The team then pumped in a solution carrying the vector package containing the replacement ASPA gene. This amounted to about 900 billion genomic particles of replacement gene held by the AAV vector—roughly the size of a quarter—that were pumped into each of the catheter sites. The catheters were then removed.

Following the treatments, the patients went home with their families and were tracked with behavioral tasks and brain imaging studies. The investigators found that the gene therapy was safe and has led to a decrease in NAA in the brain, together with decreased seizure frequency and “clinical stabilization,” the greatest observed in youngest patients, those treated before 2 years of age. These include improvements in attention, sleep, and greater degree of movement improvements when lying down and rolling.

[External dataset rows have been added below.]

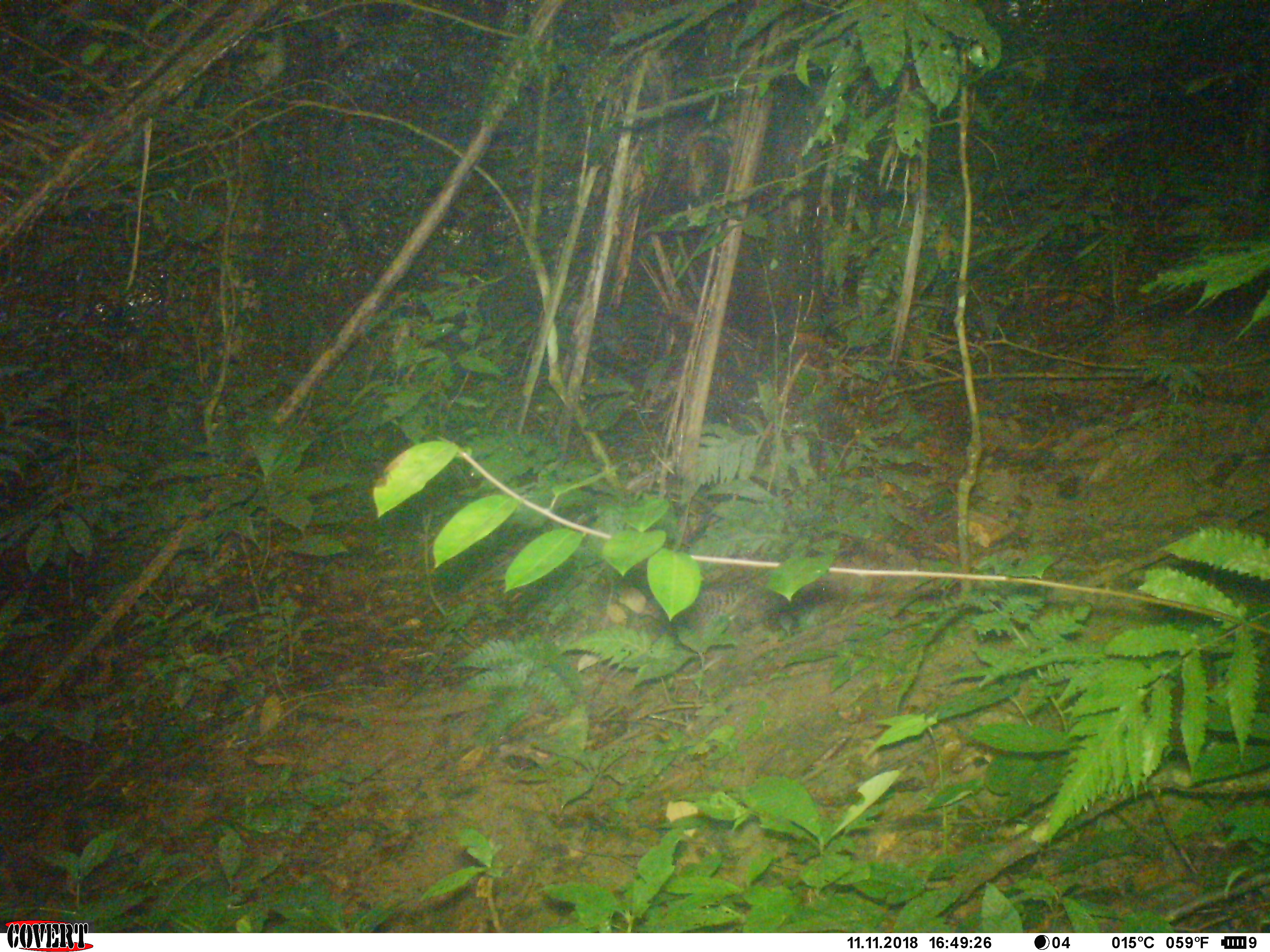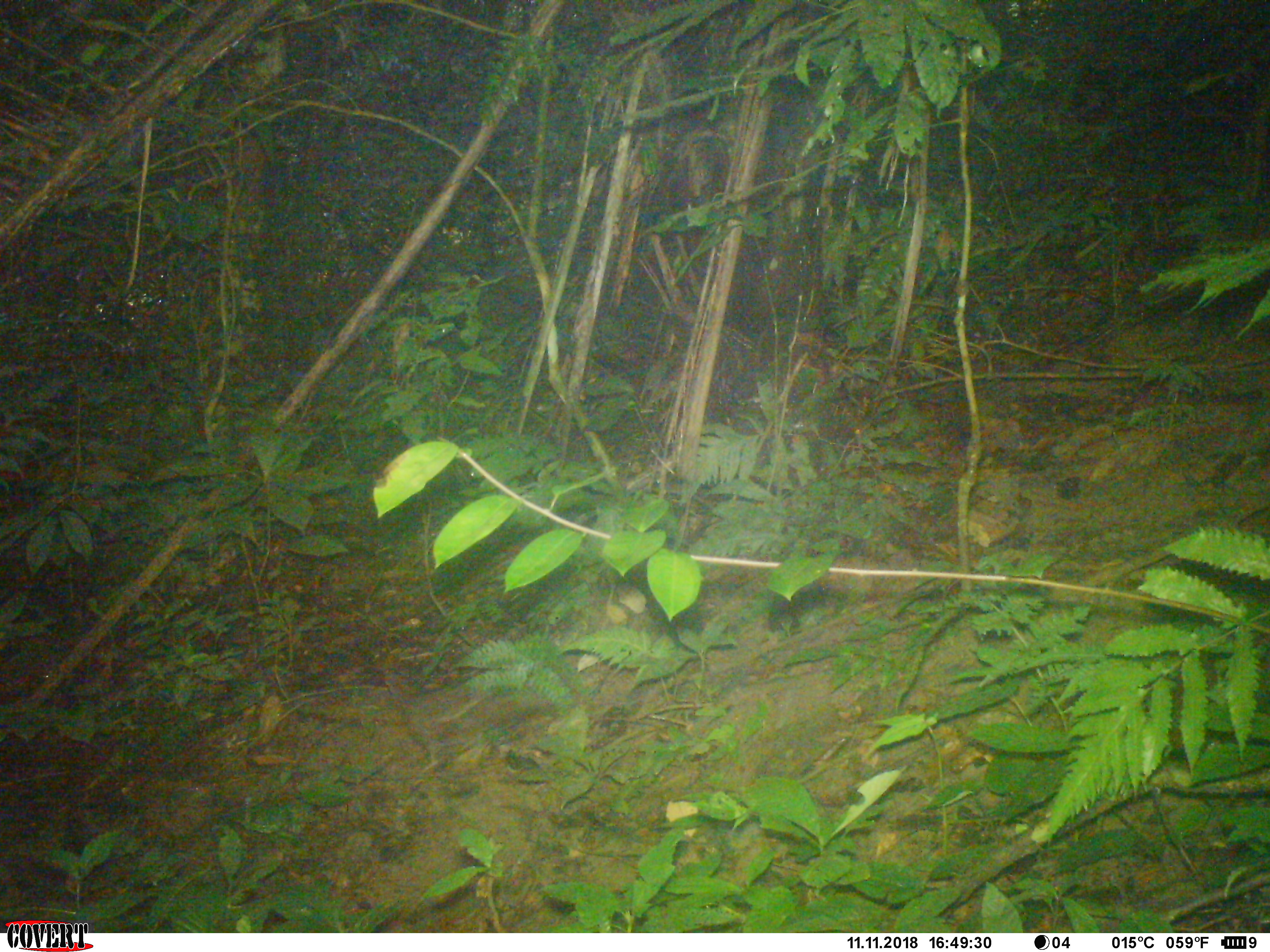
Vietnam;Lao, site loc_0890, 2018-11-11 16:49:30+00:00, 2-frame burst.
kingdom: Animalia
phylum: Chordata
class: Aves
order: Galliformes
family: Phasianidae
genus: Polyplectron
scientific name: Polyplectron bicalcaratum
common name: gray peacock-pheasant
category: grey peacock pheasant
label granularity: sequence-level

“As the trial continued, the FDA let us go to younger and younger patients,” Samulski reports. “We were successful in being able to treat a 3-months-old infant who was diagnosed in utero … and that child is alive today and is the youngest person who has ever been treated with gene therapy.”

Samulski views the study a definite success from the safety perspective. “The genetic information put into the brains of individuals has not caused adverse effects, toxicity, or cancer. It also has great potential efficacy for treating other degenerative neurological disorders, including Parkinson’s and Alzheimer’s diseases.”

The National Institute of Neurological Disorders and Stroke (NINDS), Canavan Research Foundation, Jacob’s Cure Foundation, and the National Endowment for Alzheimer’s Research funded the research.